Dataset content:

⟨

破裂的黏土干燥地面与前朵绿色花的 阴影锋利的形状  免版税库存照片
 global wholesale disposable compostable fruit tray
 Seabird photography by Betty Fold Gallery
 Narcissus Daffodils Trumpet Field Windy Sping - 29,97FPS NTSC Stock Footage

⟩

Instructions for the task:
Reply with the complete data above, every character as it stands.

Task answer:
破裂的黏土干燥地面与前朵绿色花的 阴影锋利的形状  免版税库存照片
 global wholesale disposable compostable fruit tray
 Seabird photography by Betty Fold Gallery
 Narcissus Daffodils Trumpet Field Windy Sping - 29,97FPS NTSC Stock Footage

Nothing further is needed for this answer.